600V 3-phase motor (milling machine) --> 240V operation

[Jester]

Making progress........

Managed to get the mill home in my wife's mini-van, disassembled it into three pieces. Loading was easy, four "He-man" at the pick up location man handled it into the van , and then I pulled it up and out the side door with a chain lift. Then built a rolling base to get it to its new home location. I'm not sure how much it weighs but must be in the ballpark of 450-500lbs.  I have a used 1.5HP, "Inverter Duty" 240V, 3-phase motor with the same frame size as the original on order.

I also picked up a used but supposedly good Altivar 31 VFD which is now wired (less the motor side). The VFD has three-phase input, however it's rated for 3HP, so hopefully the DC bus will not have excessive ripple. This VFD detects loss of phase, however this alarm can be disabled. I will try it with the alarm enabled initially to get a sense for how hard I have to push the machine before the VFD has excessive ripple.

I would like to perform a preliminary function test of the VFD, test: forward, reverse, speed etc. If I were to try powering the original 600V motor (no load) with the 240V, VFD do you think it will spin with the reduced voltage?

[james_s]

Most likely. With no load there is quite a lot of wiggle room.

[johansen]

I also picked up a used but supposedly good Altivar 31 VFD which is now wired (less the motor side). The VFD has three-phase input, however it's rated for 3HP, so hopefully the DC bus will not have excessive ripple. This VFD detects loss of phase, however this alarm can be disabled. I will try it with the alarm enabled initially to get a sense for how hard I have to push the machine before the VFD has excessive ripple.

I would like to perform a preliminary function test of the VFD, test: forward, reverse, speed etc. If I were to try powering the original 600V motor (no load) with the 240V, VFD do you think it will spin with the reduced voltage?

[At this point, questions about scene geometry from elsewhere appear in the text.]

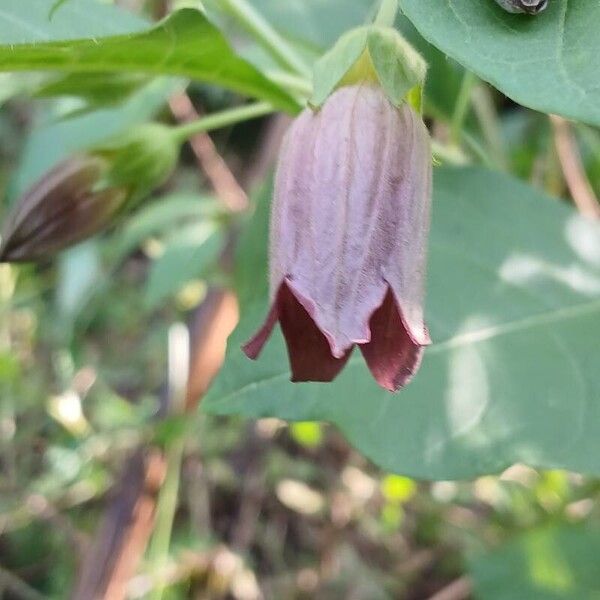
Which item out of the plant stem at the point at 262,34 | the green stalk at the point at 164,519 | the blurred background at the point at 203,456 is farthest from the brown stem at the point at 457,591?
the plant stem at the point at 262,34

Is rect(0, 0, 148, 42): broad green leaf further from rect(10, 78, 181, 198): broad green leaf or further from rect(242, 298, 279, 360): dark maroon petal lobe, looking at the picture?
rect(10, 78, 181, 198): broad green leaf

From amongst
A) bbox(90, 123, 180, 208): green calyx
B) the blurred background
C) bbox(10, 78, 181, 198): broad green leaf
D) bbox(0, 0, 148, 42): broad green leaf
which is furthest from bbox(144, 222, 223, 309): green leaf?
bbox(0, 0, 148, 42): broad green leaf

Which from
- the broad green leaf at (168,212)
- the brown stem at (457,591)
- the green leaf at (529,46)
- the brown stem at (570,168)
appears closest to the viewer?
the green leaf at (529,46)

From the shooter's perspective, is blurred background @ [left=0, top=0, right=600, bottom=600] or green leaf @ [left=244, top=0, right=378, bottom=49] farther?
blurred background @ [left=0, top=0, right=600, bottom=600]

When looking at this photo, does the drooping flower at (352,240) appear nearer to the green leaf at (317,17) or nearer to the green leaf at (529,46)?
the green leaf at (529,46)

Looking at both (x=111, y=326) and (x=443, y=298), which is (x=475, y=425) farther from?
(x=111, y=326)

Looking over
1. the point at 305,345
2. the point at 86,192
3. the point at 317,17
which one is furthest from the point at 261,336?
the point at 317,17

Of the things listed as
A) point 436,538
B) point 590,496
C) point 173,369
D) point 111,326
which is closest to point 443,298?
point 173,369
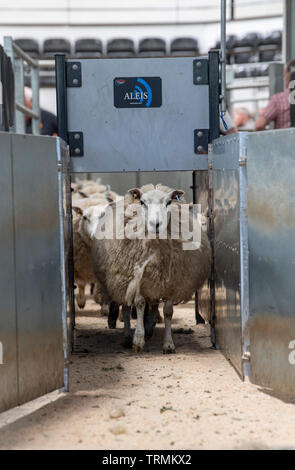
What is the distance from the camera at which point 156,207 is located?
473 cm

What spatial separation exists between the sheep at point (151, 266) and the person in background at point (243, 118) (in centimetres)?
831

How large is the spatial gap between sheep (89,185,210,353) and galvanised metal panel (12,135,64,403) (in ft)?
3.86

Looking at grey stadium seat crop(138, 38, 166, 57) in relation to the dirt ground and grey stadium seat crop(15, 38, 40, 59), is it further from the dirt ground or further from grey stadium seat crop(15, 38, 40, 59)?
the dirt ground

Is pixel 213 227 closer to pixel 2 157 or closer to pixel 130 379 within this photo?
pixel 130 379

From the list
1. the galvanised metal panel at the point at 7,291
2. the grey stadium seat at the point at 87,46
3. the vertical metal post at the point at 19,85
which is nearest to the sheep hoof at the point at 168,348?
the galvanised metal panel at the point at 7,291

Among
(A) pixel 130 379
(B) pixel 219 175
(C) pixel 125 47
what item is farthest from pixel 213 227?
(C) pixel 125 47

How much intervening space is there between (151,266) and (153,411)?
1641 mm

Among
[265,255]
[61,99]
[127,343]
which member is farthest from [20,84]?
[265,255]

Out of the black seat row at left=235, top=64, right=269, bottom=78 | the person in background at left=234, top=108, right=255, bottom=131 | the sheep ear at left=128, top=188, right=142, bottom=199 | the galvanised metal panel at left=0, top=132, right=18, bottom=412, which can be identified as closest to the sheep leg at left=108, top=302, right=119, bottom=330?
the sheep ear at left=128, top=188, right=142, bottom=199

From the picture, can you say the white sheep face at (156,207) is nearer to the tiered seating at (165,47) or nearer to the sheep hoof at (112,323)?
the sheep hoof at (112,323)

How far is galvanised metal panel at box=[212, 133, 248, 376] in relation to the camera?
12.7 ft

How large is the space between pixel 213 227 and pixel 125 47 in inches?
528

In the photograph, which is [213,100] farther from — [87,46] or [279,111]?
[87,46]

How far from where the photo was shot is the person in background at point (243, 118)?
1319 centimetres
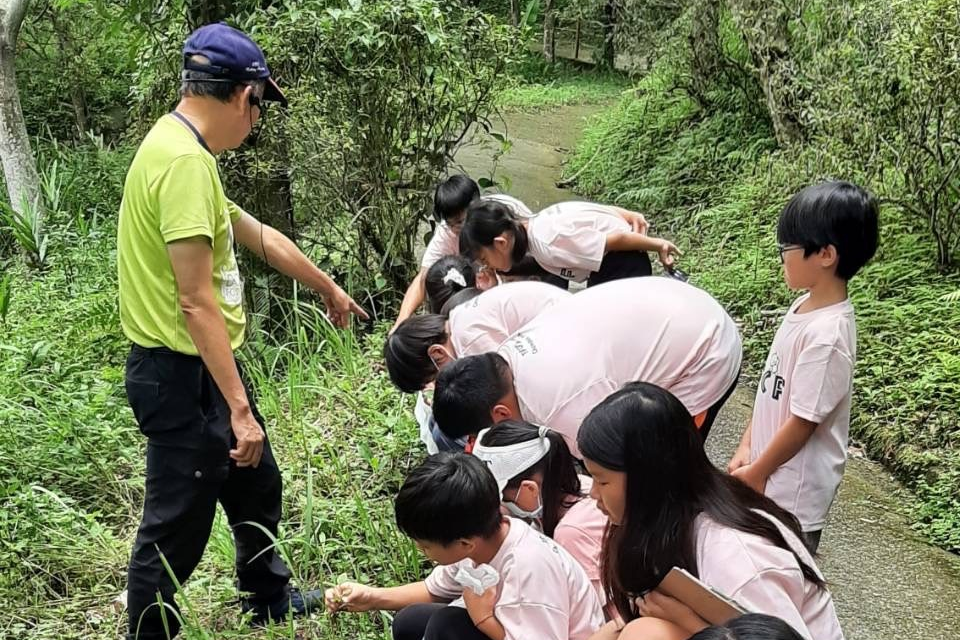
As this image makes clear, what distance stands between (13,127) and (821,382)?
7.88 metres

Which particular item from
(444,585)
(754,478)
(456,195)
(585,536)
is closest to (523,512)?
(585,536)

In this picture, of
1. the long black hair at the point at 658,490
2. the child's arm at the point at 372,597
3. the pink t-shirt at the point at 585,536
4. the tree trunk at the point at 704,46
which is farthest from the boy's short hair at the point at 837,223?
the tree trunk at the point at 704,46

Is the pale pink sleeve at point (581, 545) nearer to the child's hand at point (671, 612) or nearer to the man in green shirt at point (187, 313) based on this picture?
the child's hand at point (671, 612)

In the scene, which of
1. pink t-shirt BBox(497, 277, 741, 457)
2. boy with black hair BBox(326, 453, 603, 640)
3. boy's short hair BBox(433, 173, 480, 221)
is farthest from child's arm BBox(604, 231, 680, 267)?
boy with black hair BBox(326, 453, 603, 640)

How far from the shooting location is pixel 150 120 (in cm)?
581

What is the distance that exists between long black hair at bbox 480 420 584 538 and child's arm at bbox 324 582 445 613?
1.39ft

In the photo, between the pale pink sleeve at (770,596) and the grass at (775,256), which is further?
the grass at (775,256)

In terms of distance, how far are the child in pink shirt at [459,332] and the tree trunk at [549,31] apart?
19965mm

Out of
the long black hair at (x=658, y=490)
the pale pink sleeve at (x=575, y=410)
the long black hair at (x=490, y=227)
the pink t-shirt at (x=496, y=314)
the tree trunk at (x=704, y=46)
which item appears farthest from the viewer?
the tree trunk at (x=704, y=46)

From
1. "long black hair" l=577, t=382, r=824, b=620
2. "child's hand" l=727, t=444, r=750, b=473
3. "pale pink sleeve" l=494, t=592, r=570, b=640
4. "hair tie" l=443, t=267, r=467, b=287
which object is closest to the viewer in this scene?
"long black hair" l=577, t=382, r=824, b=620

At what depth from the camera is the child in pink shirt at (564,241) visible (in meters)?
3.58

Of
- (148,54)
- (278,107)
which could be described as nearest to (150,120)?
(148,54)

you may be able to fool the vfd by simply wiring L2 and L3 together.

anyhow, yes you can run the motor, you can get up to about 16% of nameplate torque out of it at 40% of its nameplate volts per hz.

if you program the vfd for 240v at 24 hz you can get full nameplate torque up to 40% of the motor's nameplate rpm. (neglecting resistance losses in the motor, which could cost you 10-20%)

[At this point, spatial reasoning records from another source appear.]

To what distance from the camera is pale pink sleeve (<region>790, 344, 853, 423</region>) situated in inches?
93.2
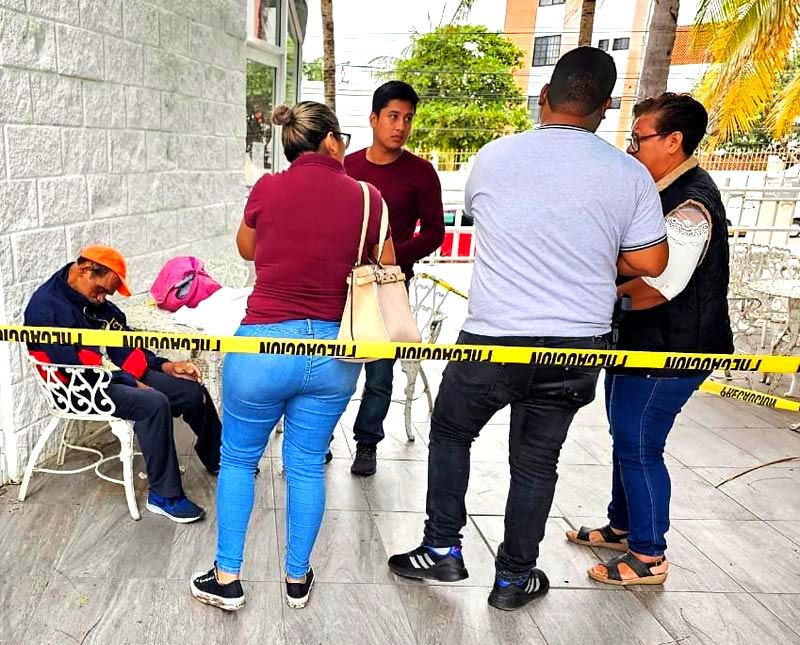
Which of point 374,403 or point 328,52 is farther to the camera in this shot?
point 328,52

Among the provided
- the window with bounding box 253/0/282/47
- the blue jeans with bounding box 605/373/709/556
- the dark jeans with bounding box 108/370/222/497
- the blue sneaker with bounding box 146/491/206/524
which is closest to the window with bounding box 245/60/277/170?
the window with bounding box 253/0/282/47

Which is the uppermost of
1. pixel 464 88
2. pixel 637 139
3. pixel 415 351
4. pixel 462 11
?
pixel 464 88

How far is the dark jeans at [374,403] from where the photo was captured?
3.48 meters

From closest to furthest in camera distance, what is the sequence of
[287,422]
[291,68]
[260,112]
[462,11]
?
1. [287,422]
2. [260,112]
3. [291,68]
4. [462,11]

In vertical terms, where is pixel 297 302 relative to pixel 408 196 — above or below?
below

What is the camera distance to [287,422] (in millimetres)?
2252

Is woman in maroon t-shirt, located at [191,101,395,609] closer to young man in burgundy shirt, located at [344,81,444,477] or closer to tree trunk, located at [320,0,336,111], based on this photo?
young man in burgundy shirt, located at [344,81,444,477]

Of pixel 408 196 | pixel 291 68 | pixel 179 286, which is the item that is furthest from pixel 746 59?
pixel 179 286

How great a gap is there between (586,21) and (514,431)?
5011 millimetres

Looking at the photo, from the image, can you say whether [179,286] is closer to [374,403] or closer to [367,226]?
[374,403]

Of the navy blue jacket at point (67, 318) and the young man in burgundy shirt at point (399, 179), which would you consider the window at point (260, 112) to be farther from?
the navy blue jacket at point (67, 318)

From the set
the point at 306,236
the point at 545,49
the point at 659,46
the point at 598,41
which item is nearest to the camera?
the point at 306,236

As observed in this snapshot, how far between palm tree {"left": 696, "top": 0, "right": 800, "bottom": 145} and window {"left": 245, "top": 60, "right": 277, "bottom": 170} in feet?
15.6

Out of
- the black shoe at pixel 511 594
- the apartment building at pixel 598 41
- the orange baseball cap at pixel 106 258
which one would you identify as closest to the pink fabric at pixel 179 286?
the orange baseball cap at pixel 106 258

anyhow, if the motor won't even start up at the vfd default settings of 240v 60hz (presuming this is what you set it to), then i would not be surprised. the spindle bearings and belts can suck up a good bit of static torque.

[Jester]

I paralleled the 2nd and 3rd phase on the input and hooked it up to the original 600V motor for a reality test. Unloaded it works just fine, forward, reverse and from very slow to > 1800RPM.

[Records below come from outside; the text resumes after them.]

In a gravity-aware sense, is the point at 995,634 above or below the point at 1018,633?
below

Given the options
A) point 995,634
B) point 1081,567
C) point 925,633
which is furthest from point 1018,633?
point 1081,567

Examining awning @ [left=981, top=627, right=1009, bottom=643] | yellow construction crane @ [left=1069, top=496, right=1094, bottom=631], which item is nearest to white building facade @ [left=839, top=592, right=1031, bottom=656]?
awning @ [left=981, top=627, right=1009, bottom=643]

VFD was a great suggestion, thanks to all.


I would like to learn more about these VFD's. With 240V in, I measured the DC bus at 340Vdc. If I now think about a 240Vrms sinewave (680Vp-p).

Am I correct to assume they have a DC-DC converter to produce a higher or bipolar supply for the output transistors?

Are IGBT's typically used for the output devices?

[james_s]

Thought you'd like it, I love VFDs, used to be nobody wanted 3 phase motors but now they're generally preferable to single phase.

Power supply design varies from unit to unit, most do use IGBTs on the output.

[johansen]

I would like to learn more about these VFD's. With 240V in, I measured the DC bus at 340Vdc. If I now think about a 240Vrms sinewave (680Vp-p).

Am I correct to assume they have a DC-DC converter to produce a higher or bipolar supply for the output transistors?

Are IGBT's typically used for the output devices?

a 240vac waveform is 680v peak to peak, but you only have 340vdc at the igbts.. there is no dc-dc converter. the output 3 phase ac actually has 340volts ac at the pwm frequency in the form of common mode voltage. it is this voltage at the pwm frequency that causes bearing damage in vfd driven motors.

in addition, if you filter each phase separately with an LC filter, you won't get a sine wave. they add the third harmonic back to the output, otherwise the output voltage would be limited to about 80% of the input voltage.

but the phase to phase voltage (which is what the motor sees) is pretty close to a sine wave. its just bouncing up and down at the carrier frequency of the pwm.

if you were to make the front end of a vfd a voltage doubler, then you could run a 680volt dc bus and you could generate a cleaner sine wave with no common mode voltage if you had 12 igbt's instead of 6. this is how much larger vfds are wired.